More Light Presbyterians plans to ordain full-time staff positions

 

World is ‘hungry for faithful church leadership that presents a new way of being’

by More Light Presbyterians | Special to Presbyterian News Service

LOUISVILLE — The Board of Directors for More Light Presbyterians, a group working toward the full participation of LGBTQIA+ people in the life, ministry and witness of the Presbyterian Church (U.S.A.), has voted to make the organization’s full-time staff positions eligible for ordination as validated ministries.

The board said the organization anticipates ordaining full-time staffers in 2019.

According to a statement by the board, it’s the “joy of true fellowship that has given us strength — joy borne of struggle and resistance to the voices and structures that would limit who is seen as worthy of being a leader in the church, undergirded by a willingness to live into being the Body of Christ in the world.”

In 2010-11, a majority of presbyteries approved an amendment passed by the 2010 General Assembly removing the constitutional requirement that all pastors, elders and deacons live in “fidelity within the covenant of marriage between a man and a woman or chastity in singleness.”

“Throughout our history, we have shown new ways for the church to be a place of welcome, vulnerability, trust, love and prophetic witness that rejects assumptions of who is fit for ministry and who is not,” More Light Presbyterians said.

In the statement, board members said that as societal and denominational views of LGBTQIA+ people have shifted, so has the organization’s role. Now it’s more focused “on equipping the church and individuals and to live into that inclusivity. We have, in short, become a ministry in the church we have called home for 40 years.”

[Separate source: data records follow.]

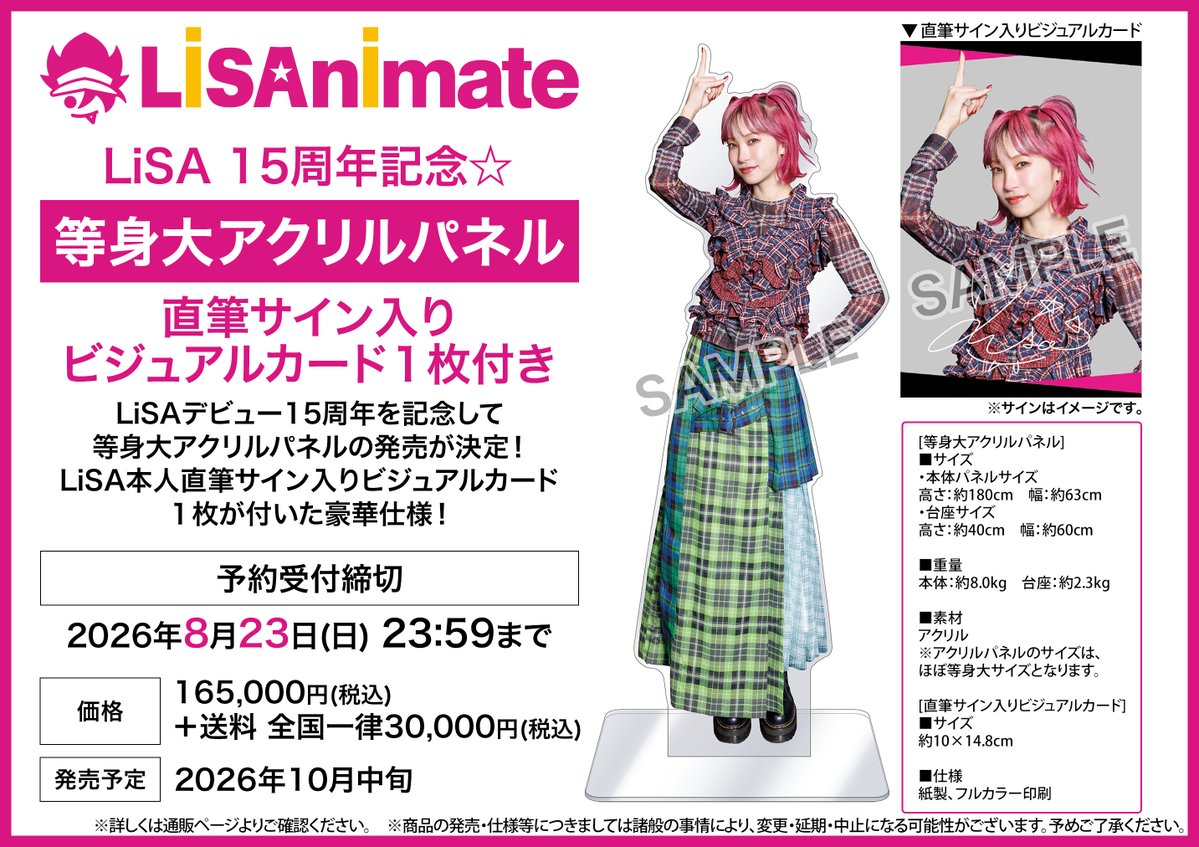 animateinfo's tweet photo. 🍓ご予約は明日まで🍓

LiSAさん等身大アクリルパネル
予約受付は明日【8/23(日)23:59】まで‼️
※一部配送不可エリアあり

直筆サイン入りビジュアルカードが付いた豪華仕様✨
受注生産のためぜひお見逃しなくっ👀

🔗https://t.co/58k8mnMwKY #LiSA15th https://t.co/nyI1ucY4mL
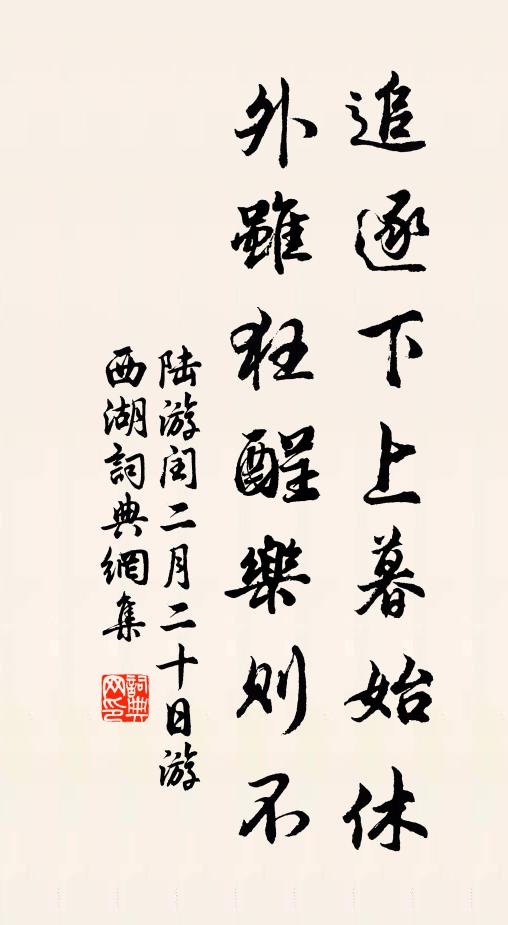 名價皆酬百萬餘，尚憐方丈講玄虛 詩詞名句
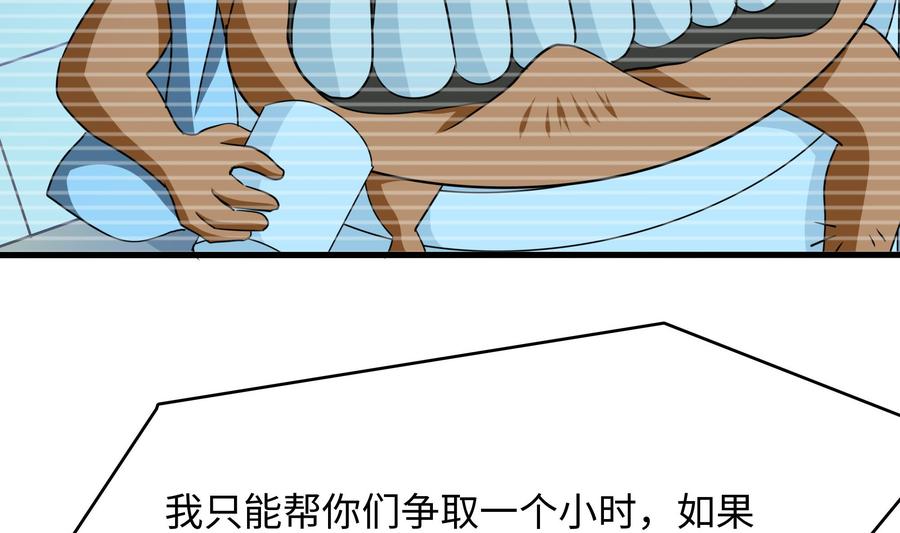 我在地府开后宫 第52话 逆向思维 第79页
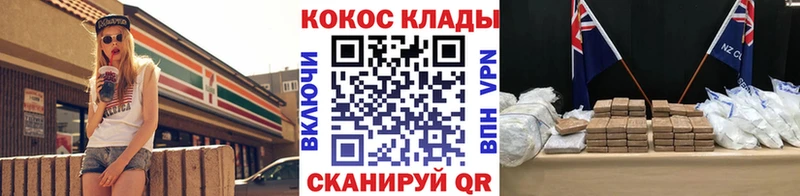 КОКАИН FishScale  цена наркотик  Новоаннинский 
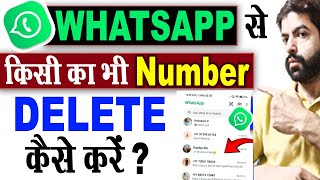 whatsapp se number kaise delete kare | How to delete whatsapp contact ?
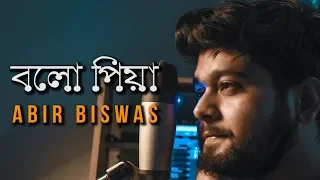Bolo Piya | Saat Pake Bandha | Abir Biswas | Cover | Bengali Songs 2019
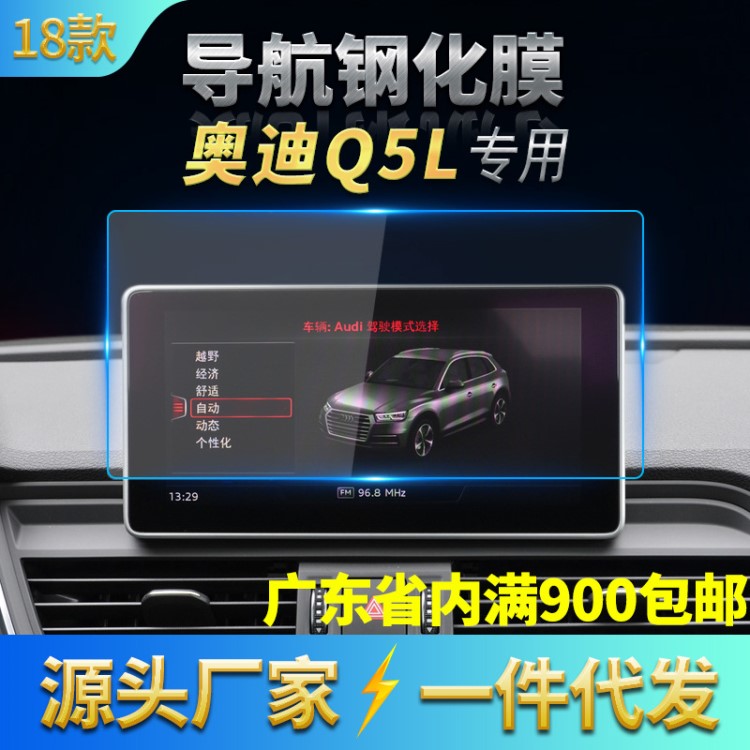 2018款?yuàn)W迪Q5L中控導(dǎo)航膜 儀表膜 多媒體顯示屏鋼化玻璃保護(hù)貼膜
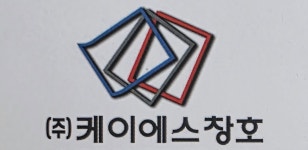 케이에스창호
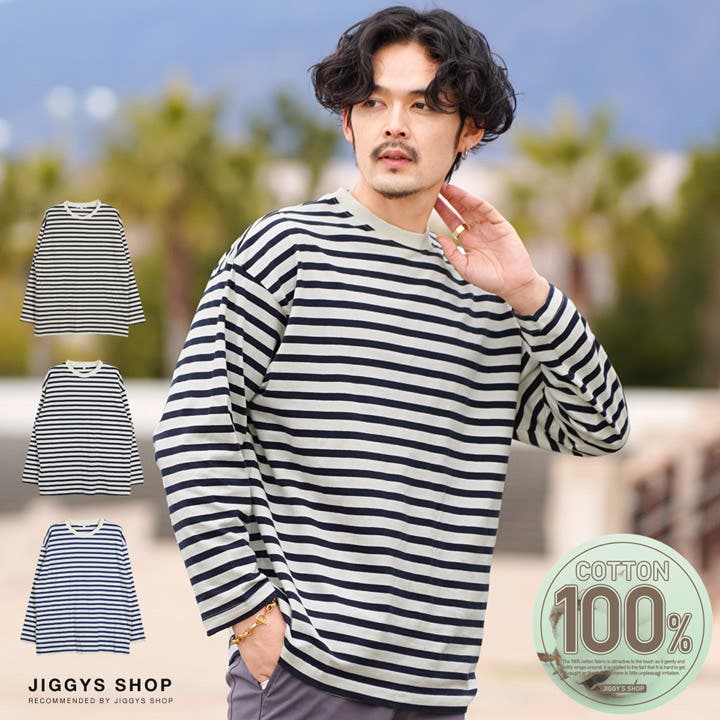 期間限定お買い得商品 |  通販 ◇ボーダーロンT◇[品番：JG000013796]｜JIGGYS SHOP（ジギーズ トップス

According to the statement, the 2018 General Assembly noted that over the years, LGBTQIA+ people have faithfully, lovingly and courageously served in every kind of service to which Christian disciples are called — notwithstanding the church’s efforts to exclude them from particular types of service in roles including minister of word and sacrament, ruling elder and deacon. Beyond ordination to particular service, they have, the board said, “served the church in worship, ministry and mission, with countless acts of tender mercy.”

“This day in our denomination and in our organization would not be possible without the saints who came before,” the board said, “who were forced to choose between their call to ministry and being out about their identity. With deep gratitude for all the More Light congregations and individuals who continue to build a church that reflects God’s heart, we joyfully step into all that awaits in 2019!”